Does anyone know a relatively fast algorithm for decomposing a set of polygons into their distinct overlapping and non-overlapping regions, i.e. Given a set of n polygons, find all the distinct regions among them?

For instance, the input would be 4 polygons representing circles as shown below

and the output will be all polygons representing the distinct regions shown in the different colours.

I can write my own implementation using polygon operations but the algorithm will probably be slow and time consuming. I'm wondering if there's any optimised algorithm out there for this sort of problem.

  • You will probably want some kind of sweep line algorithm, but it's non-standard and probably highly non-trivial to implement efficiently (polylog linear) – Niklas B. Feb 15 '14 at 16:09
  • Every algorithm is "relatively fast" - except, maybe, the slowest one, but this consists of an infinite loop anyhow. Seriously: Robustly computing the intersection of polygons is difficult enough (threoretically, it's easy, but given the limited precision of floating point operations, and the "border case hell" of points/lines being (nearly) coincident, I'd be wary of implementing this on my own). I assume that when you ask for a "relatively fast" algorithm, you want to rule out the obvious one of doing pairwise tests of all polygons and their intersections? How many polygons do you have? – Marco13 Feb 15 '14 at 16:40
  • @Marco13 Im developing a program which accepts 2-8 polygons, but yes, I would rather not test all possible combinations if thats possible. – Hamza Juzer Feb 15 '14 at 16:51
  • For so few polygons, any attempt to write a "non-brute-force" algorithm will not be worth the effort. But if you want to do so: In the worst case, every polygon intersects every other polygon (and every intersection of pairs of other polygons) anyhow (like in your example!). The only possible optimization that I can currently think of is some sort of en.wikipedia.org/wiki/Bounding_volume_hierarchy to quickly rule out polygons that certainly do not intersect. Might this be a feasible approach for your application case? – Marco13 Feb 15 '14 at 16:57
  • Thank you for asking a question for which I had already the answer :-) +1. – Gangnus Feb 15 '14 at 19:29
up vote 1 down vote accepted

Your problem in called the map overlay problem. It can be solved in O(n*log(n)+k*log(k)) time, where n is the number of segments and k is the number of segment intersections.
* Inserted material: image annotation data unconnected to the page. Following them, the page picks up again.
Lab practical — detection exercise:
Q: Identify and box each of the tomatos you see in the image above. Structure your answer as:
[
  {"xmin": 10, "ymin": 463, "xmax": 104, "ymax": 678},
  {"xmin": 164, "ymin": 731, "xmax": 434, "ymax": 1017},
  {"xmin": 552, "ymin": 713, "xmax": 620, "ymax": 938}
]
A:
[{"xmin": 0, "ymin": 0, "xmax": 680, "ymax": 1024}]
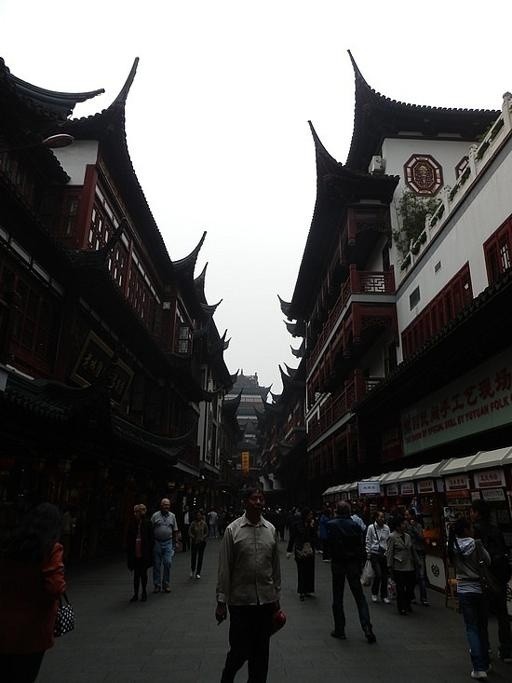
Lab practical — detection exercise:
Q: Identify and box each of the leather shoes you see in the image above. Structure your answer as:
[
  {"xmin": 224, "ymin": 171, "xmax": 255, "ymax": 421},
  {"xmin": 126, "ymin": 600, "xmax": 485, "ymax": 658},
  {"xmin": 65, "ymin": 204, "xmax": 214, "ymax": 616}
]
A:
[{"xmin": 331, "ymin": 631, "xmax": 346, "ymax": 639}]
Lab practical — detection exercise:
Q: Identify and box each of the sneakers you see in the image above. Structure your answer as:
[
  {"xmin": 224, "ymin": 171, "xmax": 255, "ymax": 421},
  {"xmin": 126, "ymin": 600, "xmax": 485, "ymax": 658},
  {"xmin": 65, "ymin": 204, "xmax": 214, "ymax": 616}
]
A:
[
  {"xmin": 154, "ymin": 586, "xmax": 171, "ymax": 593},
  {"xmin": 372, "ymin": 595, "xmax": 390, "ymax": 603},
  {"xmin": 471, "ymin": 671, "xmax": 487, "ymax": 678}
]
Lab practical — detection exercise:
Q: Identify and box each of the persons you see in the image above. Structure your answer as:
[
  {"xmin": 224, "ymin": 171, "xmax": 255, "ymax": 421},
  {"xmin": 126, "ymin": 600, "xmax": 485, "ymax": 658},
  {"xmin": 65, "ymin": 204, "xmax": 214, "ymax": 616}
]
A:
[
  {"xmin": 127, "ymin": 488, "xmax": 510, "ymax": 681},
  {"xmin": 0, "ymin": 447, "xmax": 80, "ymax": 683},
  {"xmin": 314, "ymin": 385, "xmax": 321, "ymax": 402}
]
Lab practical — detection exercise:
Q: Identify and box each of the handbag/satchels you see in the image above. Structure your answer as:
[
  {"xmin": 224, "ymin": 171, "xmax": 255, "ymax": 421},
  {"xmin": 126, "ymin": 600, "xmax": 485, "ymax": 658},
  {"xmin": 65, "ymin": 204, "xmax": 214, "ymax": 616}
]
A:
[
  {"xmin": 54, "ymin": 592, "xmax": 74, "ymax": 637},
  {"xmin": 296, "ymin": 542, "xmax": 314, "ymax": 559}
]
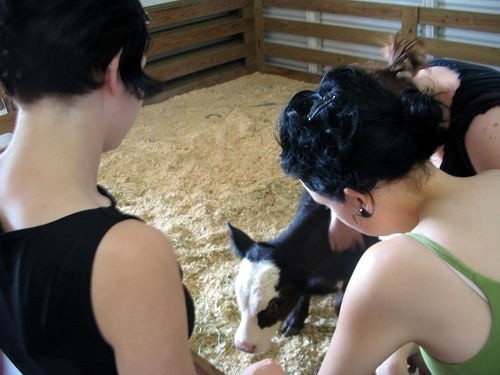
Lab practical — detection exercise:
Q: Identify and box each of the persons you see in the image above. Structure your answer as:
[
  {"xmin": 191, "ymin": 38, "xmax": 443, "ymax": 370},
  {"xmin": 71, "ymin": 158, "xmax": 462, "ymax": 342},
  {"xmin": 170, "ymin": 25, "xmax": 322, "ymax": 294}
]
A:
[
  {"xmin": 0, "ymin": 0, "xmax": 198, "ymax": 375},
  {"xmin": 273, "ymin": 31, "xmax": 500, "ymax": 375}
]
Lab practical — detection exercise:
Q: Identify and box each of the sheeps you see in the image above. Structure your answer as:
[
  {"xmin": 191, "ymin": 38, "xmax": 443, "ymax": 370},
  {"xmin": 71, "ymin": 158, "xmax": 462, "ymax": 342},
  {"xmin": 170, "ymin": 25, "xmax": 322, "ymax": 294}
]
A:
[{"xmin": 227, "ymin": 188, "xmax": 382, "ymax": 354}]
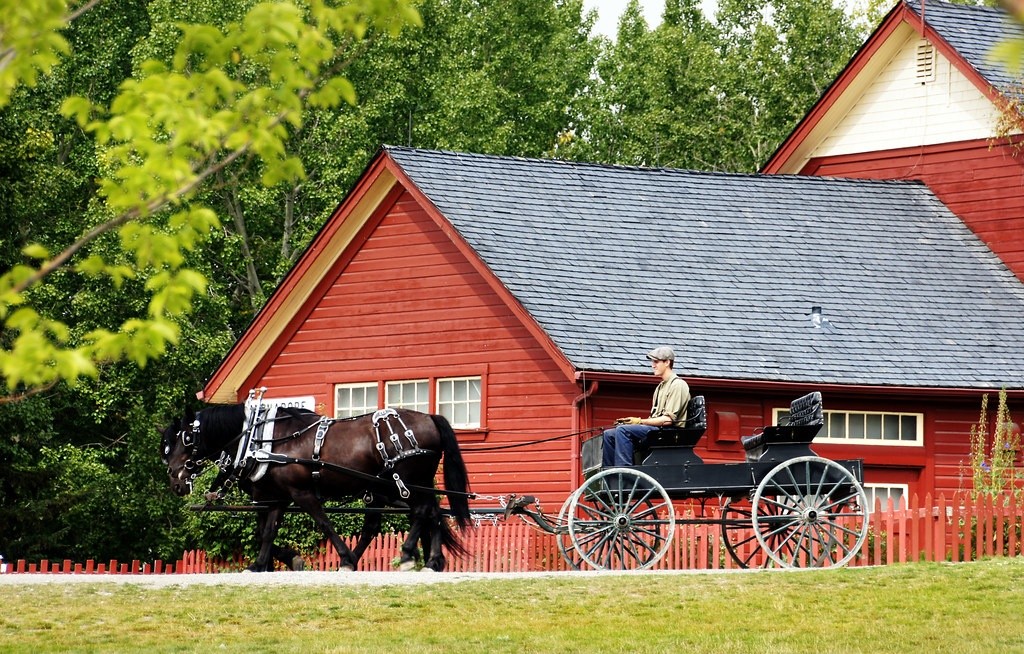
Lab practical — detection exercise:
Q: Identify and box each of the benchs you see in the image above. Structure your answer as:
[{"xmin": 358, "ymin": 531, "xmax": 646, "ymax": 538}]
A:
[
  {"xmin": 740, "ymin": 392, "xmax": 824, "ymax": 450},
  {"xmin": 639, "ymin": 395, "xmax": 706, "ymax": 447}
]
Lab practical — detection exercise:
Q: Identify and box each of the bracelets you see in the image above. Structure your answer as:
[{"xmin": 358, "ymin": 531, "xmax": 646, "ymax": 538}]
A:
[{"xmin": 637, "ymin": 417, "xmax": 641, "ymax": 424}]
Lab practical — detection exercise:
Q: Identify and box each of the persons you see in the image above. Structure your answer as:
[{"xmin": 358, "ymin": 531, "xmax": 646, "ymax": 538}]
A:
[{"xmin": 602, "ymin": 347, "xmax": 691, "ymax": 466}]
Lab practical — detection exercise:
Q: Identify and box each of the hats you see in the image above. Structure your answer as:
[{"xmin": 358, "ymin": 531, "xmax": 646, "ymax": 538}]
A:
[{"xmin": 645, "ymin": 347, "xmax": 674, "ymax": 361}]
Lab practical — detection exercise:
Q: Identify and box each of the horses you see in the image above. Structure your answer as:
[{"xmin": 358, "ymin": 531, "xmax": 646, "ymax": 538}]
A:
[{"xmin": 159, "ymin": 393, "xmax": 471, "ymax": 573}]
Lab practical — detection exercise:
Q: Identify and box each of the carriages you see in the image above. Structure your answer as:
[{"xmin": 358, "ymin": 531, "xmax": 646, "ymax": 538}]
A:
[{"xmin": 163, "ymin": 385, "xmax": 869, "ymax": 572}]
First you need to represent your polygons as a doubly connected edge list, different faces corresponding to the interiors of different polygons.

Then use the Bentley–Ottmann algorithm to find all segment intersections and rebuild the edge list. See: Computing the Overlay of Two Subdivisions or Subdivision representation and map overlay.

Finally, walk around each cycle in the edge list and collect faces of that cycle's half-edges. Every set of the faces will represent a distinct overlapping region.

See also: Shapefile Overlay Using a Doubly-Connected Edge List.

I don't think it is SO difficult. I have answered the similar question on the friendly site and it was checked by a smaller community: https://cs.stackexchange.com/questions/20039/detect-closed-shapes-formed-by-points/20247#20247

  • Let's look for a more common question - let's take curves instead of polygons. And let's allow them to go out of the picture border, but we'll count only for simple polygons that wholly belong to the picture.
  • find all intersections by checking all pairs of segments, belonging to different curves. Of course, filter them before real check for intersection.
  • Number all curves 1..n. Set some order of segments in them.
  • For every point create a sequence of intersections SOI, so: if it starts from the border end, SOI[1] is null. If not, SOI[1]= (number of the first curve it is intersecting with, the sign of the left movement on the intersecting curve). Go on, writing down into SOI every intersection - number of curve if there is some, or 0 if it is the intersection with the border.
  • Obviously, you are looking only for simple bordered areas, that have no curves inside.
  • Pieces of curves between two adjacent non-null intersection points we'll call segments.
  • Having SOI for each curve:
    • for segment of the curve 1, starting from the first point of the segment, make 2 attempts to draw a polygon of segments. It is 2 because you can go to 2 sides along the first intersecting curve.
    • For the right attempt, make only left turns, for the left attempt, make only the right turns.
    • If you arrive at point with no segment in the correct direction, the attempt fails. If you return to the curve 1, it success. You have a closed area.
    • Remember all successful attempts
    • Repeat this for all segments of curve 1
    • Repeat this for all other curves, checking all found areas against the already found ones. Two same adjacent segments is enough to consider areas equal.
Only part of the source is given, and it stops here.